Andor scanned the area and saw Leif's vessel slip past him. Obviously, he had made a decision and, at that moment, so had Andor.
"Steer close to Olaf's ship, but not near the rocks. We will lash our ship to it and try to right it."
It was work that helped Andor keep his mind off Astrid's loss. He never asked himself what he would do if he discovered Freyda, Olaf, and Erik were also gone. As they neared the other vessel, he leaped aboard, a seal rope clutched tightly in his grip.
Five of his men followed. They lashed the ropes to the crossbeams at each ship's floor, and Andor waved Rollo to pull back. Slowly the ship was righted, and a gaping hole in her side revealed.
"Everyone onto my ship. Take everything with you." Andor jumped onto the hold to hand boxes up.
"Andor!" Freyda cried out, and tossed her arms around him.
He held her close, fighting desperately against the emotion which threatened to overwhelm him.
"Olaf is gone." She pointed to her husband's inert body. His neck was twisted at a strange angle.
"Erik?" Andor asked.
Freyda tossed back a pile of skins. The boy huddled beneath them, frightened and teary-eyed.
Andor caught them in his arms and carried them to the safety of his ship while the men salvaged all they could find, including the bodies of their fallen friends. Then Olaf's ship was released to let the sea claim what it was so determined to have.

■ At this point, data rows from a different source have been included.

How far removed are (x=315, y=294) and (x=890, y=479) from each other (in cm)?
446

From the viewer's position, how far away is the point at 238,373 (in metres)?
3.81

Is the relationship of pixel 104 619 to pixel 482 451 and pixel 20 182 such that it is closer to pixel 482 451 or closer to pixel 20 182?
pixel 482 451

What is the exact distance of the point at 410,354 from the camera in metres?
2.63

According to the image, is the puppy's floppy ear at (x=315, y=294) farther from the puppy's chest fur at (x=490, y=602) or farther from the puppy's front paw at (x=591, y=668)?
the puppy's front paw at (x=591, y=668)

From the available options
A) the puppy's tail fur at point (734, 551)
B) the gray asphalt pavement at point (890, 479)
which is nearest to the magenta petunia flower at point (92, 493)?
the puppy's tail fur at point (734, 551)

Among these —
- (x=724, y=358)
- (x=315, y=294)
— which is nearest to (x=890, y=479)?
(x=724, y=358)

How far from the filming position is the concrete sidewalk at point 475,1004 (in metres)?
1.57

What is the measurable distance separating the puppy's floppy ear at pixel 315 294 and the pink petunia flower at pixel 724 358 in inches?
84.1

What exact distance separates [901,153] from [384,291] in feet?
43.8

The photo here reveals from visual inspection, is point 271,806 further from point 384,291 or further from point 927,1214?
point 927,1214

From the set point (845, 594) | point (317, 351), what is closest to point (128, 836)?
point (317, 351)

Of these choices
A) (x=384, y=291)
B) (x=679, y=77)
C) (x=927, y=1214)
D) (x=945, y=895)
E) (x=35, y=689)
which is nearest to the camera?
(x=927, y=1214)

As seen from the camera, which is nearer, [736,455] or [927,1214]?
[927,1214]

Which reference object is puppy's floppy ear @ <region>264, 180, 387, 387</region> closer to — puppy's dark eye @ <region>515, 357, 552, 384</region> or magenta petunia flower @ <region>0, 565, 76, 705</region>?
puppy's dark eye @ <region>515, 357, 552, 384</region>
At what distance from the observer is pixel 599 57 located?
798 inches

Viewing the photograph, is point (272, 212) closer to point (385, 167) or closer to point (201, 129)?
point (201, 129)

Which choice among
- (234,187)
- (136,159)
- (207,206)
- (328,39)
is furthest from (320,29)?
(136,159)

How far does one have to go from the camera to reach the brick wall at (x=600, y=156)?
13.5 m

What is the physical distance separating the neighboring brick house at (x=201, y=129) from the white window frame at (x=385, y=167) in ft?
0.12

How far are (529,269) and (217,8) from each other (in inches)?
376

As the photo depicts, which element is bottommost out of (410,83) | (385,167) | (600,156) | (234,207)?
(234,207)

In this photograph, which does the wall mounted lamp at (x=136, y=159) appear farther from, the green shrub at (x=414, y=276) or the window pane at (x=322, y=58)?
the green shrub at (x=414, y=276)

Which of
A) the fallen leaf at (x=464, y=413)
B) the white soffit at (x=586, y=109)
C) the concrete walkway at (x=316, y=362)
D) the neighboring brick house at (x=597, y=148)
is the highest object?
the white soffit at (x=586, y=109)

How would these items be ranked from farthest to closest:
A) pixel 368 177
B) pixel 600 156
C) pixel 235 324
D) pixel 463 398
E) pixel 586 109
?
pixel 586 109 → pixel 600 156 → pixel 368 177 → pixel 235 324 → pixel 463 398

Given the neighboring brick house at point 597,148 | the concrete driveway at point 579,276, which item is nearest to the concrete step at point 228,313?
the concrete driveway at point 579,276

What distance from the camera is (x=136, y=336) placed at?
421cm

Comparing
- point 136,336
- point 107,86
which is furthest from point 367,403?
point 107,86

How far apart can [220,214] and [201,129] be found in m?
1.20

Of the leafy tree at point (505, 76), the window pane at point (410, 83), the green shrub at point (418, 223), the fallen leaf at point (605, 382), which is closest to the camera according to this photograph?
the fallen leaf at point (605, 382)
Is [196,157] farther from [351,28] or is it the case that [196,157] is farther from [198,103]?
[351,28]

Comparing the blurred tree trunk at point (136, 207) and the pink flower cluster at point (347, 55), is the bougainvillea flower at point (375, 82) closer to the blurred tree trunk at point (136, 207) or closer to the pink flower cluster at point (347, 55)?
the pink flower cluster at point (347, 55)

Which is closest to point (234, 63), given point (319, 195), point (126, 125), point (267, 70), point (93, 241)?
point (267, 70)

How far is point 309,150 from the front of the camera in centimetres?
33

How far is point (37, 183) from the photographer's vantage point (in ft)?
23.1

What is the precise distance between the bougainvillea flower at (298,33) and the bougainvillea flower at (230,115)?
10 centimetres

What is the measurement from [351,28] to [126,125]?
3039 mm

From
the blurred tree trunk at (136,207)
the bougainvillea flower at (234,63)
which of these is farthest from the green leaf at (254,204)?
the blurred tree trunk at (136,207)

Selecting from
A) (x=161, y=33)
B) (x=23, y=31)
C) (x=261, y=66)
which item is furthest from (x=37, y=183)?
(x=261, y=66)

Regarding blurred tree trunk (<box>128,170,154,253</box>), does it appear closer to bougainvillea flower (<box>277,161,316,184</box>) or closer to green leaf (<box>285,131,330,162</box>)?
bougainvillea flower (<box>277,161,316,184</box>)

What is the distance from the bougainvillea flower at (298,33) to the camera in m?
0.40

"To shore, Rollo," Andor said. "We have our dead to care for."
* * *
It was as fitting a funeral as they could arrange so far from home--a simple grave for each person with all their possessions which remained to accompany them on their next journey. A few others had washed ashore with the evening tide, including Astrid whose lovely face was bloated in death. Andor was grateful he could give her a proper send off. As he placed her gently in her grave, he touched her rounded belly for the first and last time. At least mother and child would be together in the next life.
It was an emotional time for all, but Andor refused to allow himself to give in to tears. They had lost thirty people. It was time for decisions, not emotions. When the last grave was marked, he faced his people.
"We have lost much and come far, but I will gladly return those who wish to go home."
Leif took a stand beside him. "I have no desire to return just to start another journey next year, but I will give my ship and half my provisions for those of you who wish to leave. If that is all right with Andor."
Andor nodded. There was a murmur among the people and slowly each one made a decision. More than half chose home. Without question Leif's animals and half his stores were moved to Andor's ship. The thirty who remained waved their friends off.
"To Ireland?" Leif asked Andor.
Andor rubbed the weariness from his neck. "I have no desire for raiding."
"If not, we will not make it to Iceland," Leif said.
Andor sighed and looked over the horizon. "Then we shall go a-viking."
In his youth raiding had been an exciting experience. As he grew in years, his conscience did not agree with stealing from others. Still, Leif was right--they had to survive. When they reached Ireland, Andor would leave the raiding to Leif and remain onboard to await their return. Perhaps his guilt would then not be so great.